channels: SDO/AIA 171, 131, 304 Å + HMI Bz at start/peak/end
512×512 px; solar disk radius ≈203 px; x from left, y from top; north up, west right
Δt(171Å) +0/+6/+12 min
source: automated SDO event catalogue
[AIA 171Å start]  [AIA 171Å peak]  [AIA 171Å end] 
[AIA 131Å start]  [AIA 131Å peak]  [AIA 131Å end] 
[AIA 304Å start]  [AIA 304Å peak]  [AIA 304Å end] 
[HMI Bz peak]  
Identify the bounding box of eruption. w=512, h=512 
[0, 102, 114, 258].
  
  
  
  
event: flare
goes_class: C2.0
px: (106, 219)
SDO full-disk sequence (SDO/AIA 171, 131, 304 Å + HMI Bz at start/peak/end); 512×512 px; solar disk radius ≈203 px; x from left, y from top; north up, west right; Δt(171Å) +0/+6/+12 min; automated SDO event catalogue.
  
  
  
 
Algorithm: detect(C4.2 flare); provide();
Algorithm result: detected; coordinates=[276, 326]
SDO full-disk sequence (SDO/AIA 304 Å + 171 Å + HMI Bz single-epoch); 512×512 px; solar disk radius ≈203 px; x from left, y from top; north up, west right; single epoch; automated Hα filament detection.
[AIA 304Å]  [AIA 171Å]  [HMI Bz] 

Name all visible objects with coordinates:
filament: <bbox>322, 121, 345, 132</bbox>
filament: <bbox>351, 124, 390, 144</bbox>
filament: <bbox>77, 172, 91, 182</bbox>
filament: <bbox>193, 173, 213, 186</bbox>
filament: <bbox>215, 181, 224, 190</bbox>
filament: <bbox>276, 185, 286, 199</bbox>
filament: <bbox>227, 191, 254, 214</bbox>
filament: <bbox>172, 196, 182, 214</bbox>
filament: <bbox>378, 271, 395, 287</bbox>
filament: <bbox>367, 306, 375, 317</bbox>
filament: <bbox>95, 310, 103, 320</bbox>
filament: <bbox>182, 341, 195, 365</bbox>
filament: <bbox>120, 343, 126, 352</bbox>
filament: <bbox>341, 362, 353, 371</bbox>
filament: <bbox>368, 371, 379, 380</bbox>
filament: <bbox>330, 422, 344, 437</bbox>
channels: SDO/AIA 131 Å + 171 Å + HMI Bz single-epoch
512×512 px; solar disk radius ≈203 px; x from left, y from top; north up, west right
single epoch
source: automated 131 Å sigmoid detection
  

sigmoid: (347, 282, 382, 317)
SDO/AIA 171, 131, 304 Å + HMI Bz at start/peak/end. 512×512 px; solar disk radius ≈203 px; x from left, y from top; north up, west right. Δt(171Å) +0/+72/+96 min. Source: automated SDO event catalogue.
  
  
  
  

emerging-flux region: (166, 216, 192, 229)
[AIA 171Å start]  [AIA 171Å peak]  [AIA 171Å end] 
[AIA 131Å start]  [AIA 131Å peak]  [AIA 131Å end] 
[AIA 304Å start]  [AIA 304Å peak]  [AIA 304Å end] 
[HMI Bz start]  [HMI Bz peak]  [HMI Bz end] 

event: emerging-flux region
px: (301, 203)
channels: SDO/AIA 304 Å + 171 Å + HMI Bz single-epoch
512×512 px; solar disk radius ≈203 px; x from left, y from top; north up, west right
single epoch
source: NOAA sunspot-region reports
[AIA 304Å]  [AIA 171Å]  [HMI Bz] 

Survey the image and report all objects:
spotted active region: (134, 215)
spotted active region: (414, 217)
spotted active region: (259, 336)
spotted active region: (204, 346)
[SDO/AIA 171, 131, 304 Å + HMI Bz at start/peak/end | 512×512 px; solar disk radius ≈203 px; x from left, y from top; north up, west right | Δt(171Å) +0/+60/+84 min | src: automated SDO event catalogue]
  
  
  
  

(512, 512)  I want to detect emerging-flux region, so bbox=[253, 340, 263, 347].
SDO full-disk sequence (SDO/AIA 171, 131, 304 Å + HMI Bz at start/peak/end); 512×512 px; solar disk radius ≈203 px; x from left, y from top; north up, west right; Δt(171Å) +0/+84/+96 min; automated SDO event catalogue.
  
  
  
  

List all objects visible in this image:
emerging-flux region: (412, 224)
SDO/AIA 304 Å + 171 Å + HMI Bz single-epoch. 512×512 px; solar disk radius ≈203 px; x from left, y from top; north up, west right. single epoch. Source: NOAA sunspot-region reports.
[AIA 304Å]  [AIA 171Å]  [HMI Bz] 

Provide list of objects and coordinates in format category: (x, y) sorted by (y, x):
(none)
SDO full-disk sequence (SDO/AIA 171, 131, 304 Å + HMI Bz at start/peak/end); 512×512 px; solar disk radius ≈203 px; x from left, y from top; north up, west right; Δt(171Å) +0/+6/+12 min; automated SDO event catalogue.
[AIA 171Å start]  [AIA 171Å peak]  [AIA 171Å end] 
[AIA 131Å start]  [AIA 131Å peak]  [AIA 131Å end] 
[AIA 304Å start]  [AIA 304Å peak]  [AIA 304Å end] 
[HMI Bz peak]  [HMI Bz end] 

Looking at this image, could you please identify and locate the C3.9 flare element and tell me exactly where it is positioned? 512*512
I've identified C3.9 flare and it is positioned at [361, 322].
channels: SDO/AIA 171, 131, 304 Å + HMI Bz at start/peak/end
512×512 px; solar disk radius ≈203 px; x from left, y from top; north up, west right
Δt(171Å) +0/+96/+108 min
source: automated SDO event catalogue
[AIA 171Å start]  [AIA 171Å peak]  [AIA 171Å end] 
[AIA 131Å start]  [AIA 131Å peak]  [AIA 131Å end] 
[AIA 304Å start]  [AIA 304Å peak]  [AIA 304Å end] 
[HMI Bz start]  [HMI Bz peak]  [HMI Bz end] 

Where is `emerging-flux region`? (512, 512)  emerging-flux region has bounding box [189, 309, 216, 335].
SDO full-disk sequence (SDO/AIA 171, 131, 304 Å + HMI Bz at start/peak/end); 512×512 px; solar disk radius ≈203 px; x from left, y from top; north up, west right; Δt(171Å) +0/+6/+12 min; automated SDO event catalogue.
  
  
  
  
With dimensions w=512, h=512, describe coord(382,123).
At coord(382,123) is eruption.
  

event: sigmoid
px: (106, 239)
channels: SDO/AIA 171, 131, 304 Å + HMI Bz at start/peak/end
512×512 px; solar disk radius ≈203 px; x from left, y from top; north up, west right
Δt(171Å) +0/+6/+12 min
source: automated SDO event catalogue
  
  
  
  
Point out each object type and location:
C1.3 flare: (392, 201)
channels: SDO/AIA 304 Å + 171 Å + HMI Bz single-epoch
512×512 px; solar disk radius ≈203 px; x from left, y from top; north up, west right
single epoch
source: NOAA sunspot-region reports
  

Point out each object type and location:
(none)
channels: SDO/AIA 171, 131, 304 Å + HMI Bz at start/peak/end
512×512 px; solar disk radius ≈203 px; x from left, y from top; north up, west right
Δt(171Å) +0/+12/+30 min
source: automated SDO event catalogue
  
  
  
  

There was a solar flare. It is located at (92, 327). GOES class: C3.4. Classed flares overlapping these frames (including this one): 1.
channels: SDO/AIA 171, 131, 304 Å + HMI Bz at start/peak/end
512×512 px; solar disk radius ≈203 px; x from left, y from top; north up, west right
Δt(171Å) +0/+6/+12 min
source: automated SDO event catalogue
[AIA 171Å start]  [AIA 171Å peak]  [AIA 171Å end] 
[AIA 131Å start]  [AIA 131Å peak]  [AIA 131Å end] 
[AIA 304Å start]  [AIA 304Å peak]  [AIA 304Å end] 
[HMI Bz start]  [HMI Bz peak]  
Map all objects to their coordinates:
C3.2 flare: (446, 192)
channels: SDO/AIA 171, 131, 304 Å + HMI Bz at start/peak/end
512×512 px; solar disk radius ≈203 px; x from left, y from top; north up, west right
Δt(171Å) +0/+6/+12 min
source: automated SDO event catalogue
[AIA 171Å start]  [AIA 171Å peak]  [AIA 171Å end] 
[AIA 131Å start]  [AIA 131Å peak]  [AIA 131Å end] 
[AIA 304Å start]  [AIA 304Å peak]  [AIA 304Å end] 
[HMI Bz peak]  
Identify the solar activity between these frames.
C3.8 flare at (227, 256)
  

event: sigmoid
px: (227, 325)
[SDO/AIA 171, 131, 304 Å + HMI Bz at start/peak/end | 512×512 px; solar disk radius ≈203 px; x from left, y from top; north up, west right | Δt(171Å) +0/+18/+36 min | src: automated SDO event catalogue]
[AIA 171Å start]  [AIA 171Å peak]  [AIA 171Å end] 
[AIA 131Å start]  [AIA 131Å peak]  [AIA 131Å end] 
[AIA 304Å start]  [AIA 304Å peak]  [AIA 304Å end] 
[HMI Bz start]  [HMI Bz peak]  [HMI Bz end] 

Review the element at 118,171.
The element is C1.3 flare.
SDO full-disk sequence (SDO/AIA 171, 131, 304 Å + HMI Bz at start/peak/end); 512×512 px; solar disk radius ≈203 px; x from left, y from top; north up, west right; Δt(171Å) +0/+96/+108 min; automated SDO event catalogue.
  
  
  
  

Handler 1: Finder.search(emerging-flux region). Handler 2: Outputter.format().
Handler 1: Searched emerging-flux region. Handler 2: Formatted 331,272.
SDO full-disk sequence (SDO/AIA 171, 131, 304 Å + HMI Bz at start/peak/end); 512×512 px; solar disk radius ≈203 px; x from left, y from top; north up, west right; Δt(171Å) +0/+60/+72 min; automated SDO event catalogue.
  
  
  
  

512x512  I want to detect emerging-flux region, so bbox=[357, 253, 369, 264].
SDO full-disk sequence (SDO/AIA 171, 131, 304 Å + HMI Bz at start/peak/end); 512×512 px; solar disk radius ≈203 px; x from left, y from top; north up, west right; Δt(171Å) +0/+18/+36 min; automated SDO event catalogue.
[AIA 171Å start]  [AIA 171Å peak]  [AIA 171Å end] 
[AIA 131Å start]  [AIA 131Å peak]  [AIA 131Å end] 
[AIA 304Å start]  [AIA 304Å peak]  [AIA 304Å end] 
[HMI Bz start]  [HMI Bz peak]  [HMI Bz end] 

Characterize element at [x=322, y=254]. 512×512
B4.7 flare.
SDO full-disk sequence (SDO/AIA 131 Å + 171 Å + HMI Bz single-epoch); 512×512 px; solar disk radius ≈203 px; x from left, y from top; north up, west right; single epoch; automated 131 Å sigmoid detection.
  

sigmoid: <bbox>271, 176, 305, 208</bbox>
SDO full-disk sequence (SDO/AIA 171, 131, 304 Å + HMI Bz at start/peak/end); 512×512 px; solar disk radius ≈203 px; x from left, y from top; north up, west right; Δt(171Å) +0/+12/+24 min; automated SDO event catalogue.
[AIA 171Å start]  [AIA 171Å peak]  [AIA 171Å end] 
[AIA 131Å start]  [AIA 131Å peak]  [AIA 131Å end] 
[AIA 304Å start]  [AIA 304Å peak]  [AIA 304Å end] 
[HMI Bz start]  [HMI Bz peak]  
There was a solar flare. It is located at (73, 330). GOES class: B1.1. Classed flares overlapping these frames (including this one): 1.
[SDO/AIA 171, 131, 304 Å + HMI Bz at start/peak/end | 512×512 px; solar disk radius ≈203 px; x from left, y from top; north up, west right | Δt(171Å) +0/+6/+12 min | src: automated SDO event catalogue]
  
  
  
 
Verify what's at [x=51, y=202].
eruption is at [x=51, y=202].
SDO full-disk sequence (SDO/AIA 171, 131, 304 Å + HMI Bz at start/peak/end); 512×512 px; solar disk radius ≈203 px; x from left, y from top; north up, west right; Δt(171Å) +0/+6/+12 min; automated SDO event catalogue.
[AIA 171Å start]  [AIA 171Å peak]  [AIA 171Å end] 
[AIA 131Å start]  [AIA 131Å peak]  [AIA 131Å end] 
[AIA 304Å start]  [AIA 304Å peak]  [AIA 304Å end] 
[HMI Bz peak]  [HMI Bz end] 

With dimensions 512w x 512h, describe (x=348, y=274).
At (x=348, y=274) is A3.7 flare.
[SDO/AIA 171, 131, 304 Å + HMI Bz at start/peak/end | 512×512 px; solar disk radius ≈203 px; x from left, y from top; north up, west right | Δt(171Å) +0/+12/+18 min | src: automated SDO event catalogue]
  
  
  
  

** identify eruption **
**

Problem requirements => Pull every line containing the string "overlapping" out of the data above and copy it.

Written response =>
There was a solar flare. It is located at (92, 327). GOES class: C3.4. Classed flares overlapping these frames (including this one): 1.
There was a solar flare. It is located at (73, 330). GOES class: B1.1. Classed flares overlapping these frames (including this one): 1.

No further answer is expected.